This post will (hopefully) not be as piss-and-vinegar as my last one, and since I’m back to painting and working on models again I’m hoping that this will help me set the direction for this blog going forward, for my painting, and for where I go from here. It’s been a wild couple weeks. The last time I posted here on WordPress, TTS was still a continuing Warhammer fan-series, and…well, we know how that’s all turned out. I also intend to attach a copy of what I write here in a written complaint letter to Games Workshop, since this will be a conversation/rumination that largely revolves around their recent changes to how they safeguard their IP, the controversy surrounding Warhammer+, their general FOMO business model of late and…why I’m probably going to avoid their products for at least a while, even if boycotting GW is doomed to have some pretty minimal success.
So, when I think about Warhammer, I hop into a time machine and end up about eight or nine years ago, when I was just a few years out of high school and working at a call center here in St. John’s. I’d played a little bit of the Dawn of War game and a mutual friend of myself and my partner at the time kind of bit us with the tabletop wargaming bug. She picked up some Daemonettes of Slaanesh and I decided I wanted to build Eldar, but miniatures were expensive and I was very broke at this time in my life. After a long while of watching and waiting for the right moment, I got a hold of a couple of boxes’ worth of Eldar Guardians, two Warlocks, a Farseer, and a squad of Howling Banshees. They were second-hand, and in rough shape, but I was thrilled to get to put together my own army and branch into a new world and new hobby.

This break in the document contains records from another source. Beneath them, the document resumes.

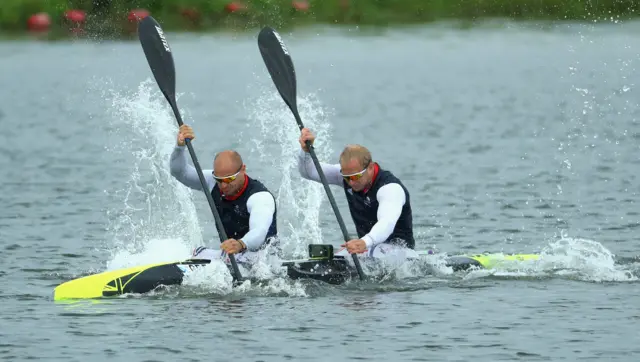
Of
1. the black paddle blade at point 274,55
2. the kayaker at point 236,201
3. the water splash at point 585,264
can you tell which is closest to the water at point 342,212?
the water splash at point 585,264

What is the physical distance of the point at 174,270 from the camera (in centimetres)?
1527

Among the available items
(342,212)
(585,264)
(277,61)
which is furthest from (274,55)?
(342,212)

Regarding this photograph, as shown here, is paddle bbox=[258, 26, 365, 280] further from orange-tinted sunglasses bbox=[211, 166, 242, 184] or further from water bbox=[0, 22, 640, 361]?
orange-tinted sunglasses bbox=[211, 166, 242, 184]

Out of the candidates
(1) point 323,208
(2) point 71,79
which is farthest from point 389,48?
(1) point 323,208

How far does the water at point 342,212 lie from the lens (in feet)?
44.7

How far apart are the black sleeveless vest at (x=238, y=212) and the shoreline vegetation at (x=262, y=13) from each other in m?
39.0

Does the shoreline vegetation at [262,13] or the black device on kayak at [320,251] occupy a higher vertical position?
the shoreline vegetation at [262,13]

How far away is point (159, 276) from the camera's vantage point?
15227 mm

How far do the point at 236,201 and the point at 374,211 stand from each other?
1.57m

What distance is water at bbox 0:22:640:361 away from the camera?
13609 millimetres

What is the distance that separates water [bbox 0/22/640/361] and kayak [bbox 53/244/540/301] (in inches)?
6.4

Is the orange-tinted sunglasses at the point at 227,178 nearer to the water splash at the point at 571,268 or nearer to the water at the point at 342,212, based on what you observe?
the water at the point at 342,212

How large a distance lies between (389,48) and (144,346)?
56.3 m

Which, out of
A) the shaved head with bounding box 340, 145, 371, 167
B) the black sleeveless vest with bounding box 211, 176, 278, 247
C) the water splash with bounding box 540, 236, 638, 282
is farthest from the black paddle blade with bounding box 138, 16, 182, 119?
the water splash with bounding box 540, 236, 638, 282
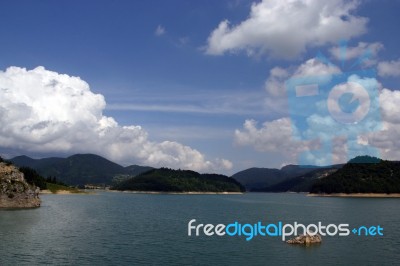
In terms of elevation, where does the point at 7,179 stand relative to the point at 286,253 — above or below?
above

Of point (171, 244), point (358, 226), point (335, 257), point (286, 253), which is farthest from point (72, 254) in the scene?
point (358, 226)

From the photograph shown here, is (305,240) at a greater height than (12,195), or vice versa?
(12,195)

I remember sitting at my work desk and planning out the painting meticulously, before giving it my best shot – and the results weren’t great. But I liked them and I poured a lot of heart and soul into them. They were also touchstones because I made many of them homages to friends in my gaming community at the time, and to our weird, but wonderful online guild. Everything crashed after that. The Eldar ended up put away for years because me and my partner fell out, and I spent about a year and a half bouncing from apartment to apartment, trying to hold down a job, and was generally in a really dark place in my life. When things stabilized, and when I went back to school, I was bitten with the bug to start painting again, which started with a few little projects, like ships from the X-Wing miniatures game, but…the moment I picked up a paintbrush I knew I was going to have to go back and tackle the Eldar.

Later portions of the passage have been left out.